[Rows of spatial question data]
────

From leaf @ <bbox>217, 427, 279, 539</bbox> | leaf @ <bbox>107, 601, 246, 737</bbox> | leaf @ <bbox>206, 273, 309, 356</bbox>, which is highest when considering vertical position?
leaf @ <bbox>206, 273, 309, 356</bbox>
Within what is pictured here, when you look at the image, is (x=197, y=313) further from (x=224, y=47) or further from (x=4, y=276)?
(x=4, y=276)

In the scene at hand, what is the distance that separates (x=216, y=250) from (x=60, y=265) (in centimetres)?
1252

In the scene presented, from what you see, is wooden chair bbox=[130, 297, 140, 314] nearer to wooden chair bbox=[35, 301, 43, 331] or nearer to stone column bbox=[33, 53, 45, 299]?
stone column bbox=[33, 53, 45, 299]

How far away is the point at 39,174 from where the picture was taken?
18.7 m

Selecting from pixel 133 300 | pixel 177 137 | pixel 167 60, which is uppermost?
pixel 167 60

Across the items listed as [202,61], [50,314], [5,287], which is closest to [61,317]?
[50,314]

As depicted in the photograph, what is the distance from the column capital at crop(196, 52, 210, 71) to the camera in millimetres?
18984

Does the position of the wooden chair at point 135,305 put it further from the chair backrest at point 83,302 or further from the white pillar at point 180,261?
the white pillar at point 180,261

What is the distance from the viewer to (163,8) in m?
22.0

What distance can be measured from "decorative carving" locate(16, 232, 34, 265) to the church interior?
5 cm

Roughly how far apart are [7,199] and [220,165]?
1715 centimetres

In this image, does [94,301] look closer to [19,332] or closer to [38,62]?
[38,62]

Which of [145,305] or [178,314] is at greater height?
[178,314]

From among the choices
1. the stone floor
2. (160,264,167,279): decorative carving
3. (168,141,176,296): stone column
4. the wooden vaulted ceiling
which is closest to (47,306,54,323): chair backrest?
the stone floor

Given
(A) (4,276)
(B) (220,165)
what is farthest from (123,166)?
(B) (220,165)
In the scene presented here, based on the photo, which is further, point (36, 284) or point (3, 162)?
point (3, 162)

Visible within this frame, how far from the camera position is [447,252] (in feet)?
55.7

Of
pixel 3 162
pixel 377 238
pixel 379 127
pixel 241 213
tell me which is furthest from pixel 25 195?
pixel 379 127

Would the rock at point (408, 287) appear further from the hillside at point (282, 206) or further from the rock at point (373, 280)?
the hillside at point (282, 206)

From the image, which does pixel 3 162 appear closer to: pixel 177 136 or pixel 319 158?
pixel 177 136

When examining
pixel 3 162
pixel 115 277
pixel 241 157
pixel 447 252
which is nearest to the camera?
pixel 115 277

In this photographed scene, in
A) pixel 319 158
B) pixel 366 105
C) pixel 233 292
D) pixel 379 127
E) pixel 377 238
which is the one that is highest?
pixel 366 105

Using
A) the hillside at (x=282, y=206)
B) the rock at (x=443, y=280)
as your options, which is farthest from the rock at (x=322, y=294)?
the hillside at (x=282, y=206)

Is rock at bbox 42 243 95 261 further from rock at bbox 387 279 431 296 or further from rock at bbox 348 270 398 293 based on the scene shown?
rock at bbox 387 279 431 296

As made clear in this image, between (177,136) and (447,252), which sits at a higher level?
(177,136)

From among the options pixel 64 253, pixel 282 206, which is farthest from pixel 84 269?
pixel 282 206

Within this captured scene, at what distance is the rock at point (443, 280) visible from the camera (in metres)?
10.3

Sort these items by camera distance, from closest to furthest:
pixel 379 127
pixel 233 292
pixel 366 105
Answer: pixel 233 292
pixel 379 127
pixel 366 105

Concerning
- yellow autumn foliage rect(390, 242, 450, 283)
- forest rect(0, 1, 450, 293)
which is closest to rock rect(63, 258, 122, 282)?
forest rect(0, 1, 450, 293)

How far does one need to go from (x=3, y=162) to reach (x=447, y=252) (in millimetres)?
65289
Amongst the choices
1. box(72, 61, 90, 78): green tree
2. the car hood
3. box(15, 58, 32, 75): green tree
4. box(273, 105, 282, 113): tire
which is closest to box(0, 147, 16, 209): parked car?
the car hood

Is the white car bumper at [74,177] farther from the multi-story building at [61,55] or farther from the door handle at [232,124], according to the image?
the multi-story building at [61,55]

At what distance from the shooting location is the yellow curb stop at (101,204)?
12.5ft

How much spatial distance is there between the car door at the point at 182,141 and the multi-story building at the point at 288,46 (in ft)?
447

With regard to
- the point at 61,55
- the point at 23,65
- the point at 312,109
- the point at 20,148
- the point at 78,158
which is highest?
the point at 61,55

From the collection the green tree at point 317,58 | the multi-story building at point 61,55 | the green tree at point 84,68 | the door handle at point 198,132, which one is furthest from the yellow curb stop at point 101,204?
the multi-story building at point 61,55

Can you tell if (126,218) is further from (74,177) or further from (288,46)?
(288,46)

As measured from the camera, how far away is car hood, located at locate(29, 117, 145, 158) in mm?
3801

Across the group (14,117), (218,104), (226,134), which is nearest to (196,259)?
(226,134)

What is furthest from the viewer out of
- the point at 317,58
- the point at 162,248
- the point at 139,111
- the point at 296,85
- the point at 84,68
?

────

**Problem statement**
Reproduce all of the material above line for line, with no changes.

**Written answer**
From leaf @ <bbox>217, 427, 279, 539</bbox> | leaf @ <bbox>107, 601, 246, 737</bbox> | leaf @ <bbox>206, 273, 309, 356</bbox>, which is highest when considering vertical position?
leaf @ <bbox>206, 273, 309, 356</bbox>
Within what is pictured here, when you look at the image, is (x=197, y=313) further from (x=224, y=47) or further from (x=4, y=276)?
(x=4, y=276)

In the scene at hand, what is the distance that separates (x=216, y=250) from (x=60, y=265) (in centimetres)?
1252

In the scene presented, from what you see, is wooden chair bbox=[130, 297, 140, 314] nearer to wooden chair bbox=[35, 301, 43, 331] or nearer to stone column bbox=[33, 53, 45, 299]?
stone column bbox=[33, 53, 45, 299]

How far away is the point at 39,174 from where the picture was taken?
18.7 m

Selecting from pixel 133 300 | pixel 177 137 | pixel 167 60, which is uppermost?
pixel 167 60

Across the items listed as [202,61], [50,314], [5,287], which is closest to [61,317]?
[50,314]

As depicted in the photograph, what is the distance from the column capital at crop(196, 52, 210, 71) to the camera in millimetres?
18984

Does the position of the wooden chair at point 135,305 put it further from the chair backrest at point 83,302 or further from the white pillar at point 180,261?
the white pillar at point 180,261

What is the distance from the viewer to (163,8) in m?
22.0

What distance can be measured from "decorative carving" locate(16, 232, 34, 265) to the church interior?
5 cm

Roughly how far apart are [7,199] and [220,165]?
1715 centimetres

In this image, does [94,301] look closer to [19,332] or closer to [38,62]?
[38,62]

Which of [145,305] or [178,314] is at greater height?
[178,314]

From among the choices
1. the stone floor
2. (160,264,167,279): decorative carving
3. (168,141,176,296): stone column
4. the wooden vaulted ceiling
which is closest to (47,306,54,323): chair backrest?
the stone floor

Given
(A) (4,276)
(B) (220,165)
what is farthest from (123,166)?
(B) (220,165)
In the scene presented here, based on the photo, which is further, point (36, 284) or point (3, 162)?
point (3, 162)

Visible within this frame, how far from the camera position is [447,252] (in feet)?
55.7

Of
pixel 3 162
pixel 377 238
pixel 379 127
pixel 241 213
tell me which is furthest from pixel 25 195?
pixel 379 127

Would the rock at point (408, 287) appear further from the hillside at point (282, 206) or further from the rock at point (373, 280)?
the hillside at point (282, 206)

From the image, which does pixel 3 162 appear closer to: pixel 177 136 or pixel 319 158?
pixel 177 136

When examining
pixel 3 162
pixel 115 277
pixel 241 157
pixel 447 252
which is nearest to the camera?
pixel 115 277

In this photographed scene, in
A) pixel 319 158
B) pixel 366 105
C) pixel 233 292
D) pixel 379 127
E) pixel 377 238
which is the one that is highest?
pixel 366 105

Using
A) the hillside at (x=282, y=206)
B) the rock at (x=443, y=280)
as your options, which is farthest from the rock at (x=322, y=294)?
the hillside at (x=282, y=206)

Is rock at bbox 42 243 95 261 further from rock at bbox 387 279 431 296 or further from rock at bbox 348 270 398 293 based on the scene shown?
rock at bbox 387 279 431 296

As made clear in this image, between (177,136) and (447,252), which sits at a higher level?
(177,136)

From among the options pixel 64 253, pixel 282 206, which is farthest from pixel 84 269?
pixel 282 206

Within this captured scene, at what distance is the rock at point (443, 280) visible from the camera (in metres)?
10.3

Sort these items by camera distance, from closest to furthest:
pixel 379 127
pixel 233 292
pixel 366 105
Answer: pixel 233 292
pixel 379 127
pixel 366 105

Concerning
- yellow autumn foliage rect(390, 242, 450, 283)
- forest rect(0, 1, 450, 293)
which is closest to rock rect(63, 258, 122, 282)?
forest rect(0, 1, 450, 293)

How far does one need to go from (x=3, y=162) to reach (x=447, y=252) (in millimetres)?
65289
Amongst the choices
1. box(72, 61, 90, 78): green tree
2. the car hood
3. box(15, 58, 32, 75): green tree
4. box(273, 105, 282, 113): tire
which is closest to box(0, 147, 16, 209): parked car?
the car hood

Is the white car bumper at [74,177] farther from the multi-story building at [61,55] or farther from the door handle at [232,124], according to the image?
the multi-story building at [61,55]

At what distance from the shooting location is the yellow curb stop at (101,204)?
12.5ft

How much spatial distance is there between the car door at the point at 182,141 and the multi-story building at the point at 288,46 (in ft)?
447

With regard to
- the point at 61,55
- the point at 23,65
- the point at 312,109
- the point at 20,148
- the point at 78,158
which is highest?
the point at 61,55

From the collection the green tree at point 317,58 | the multi-story building at point 61,55 | the green tree at point 84,68 | the door handle at point 198,132, which one is furthest from the yellow curb stop at point 101,204?
the multi-story building at point 61,55

Can you tell if (126,218) is further from (74,177) or further from (288,46)?
(288,46)

As measured from the camera, how far away is car hood, located at locate(29, 117, 145, 158) in mm?
3801

Across the group (14,117), (218,104), (226,134), which is nearest to (196,259)?
(226,134)

What is furthest from the viewer out of
- the point at 317,58
- the point at 162,248
- the point at 139,111
- the point at 296,85
- the point at 84,68
?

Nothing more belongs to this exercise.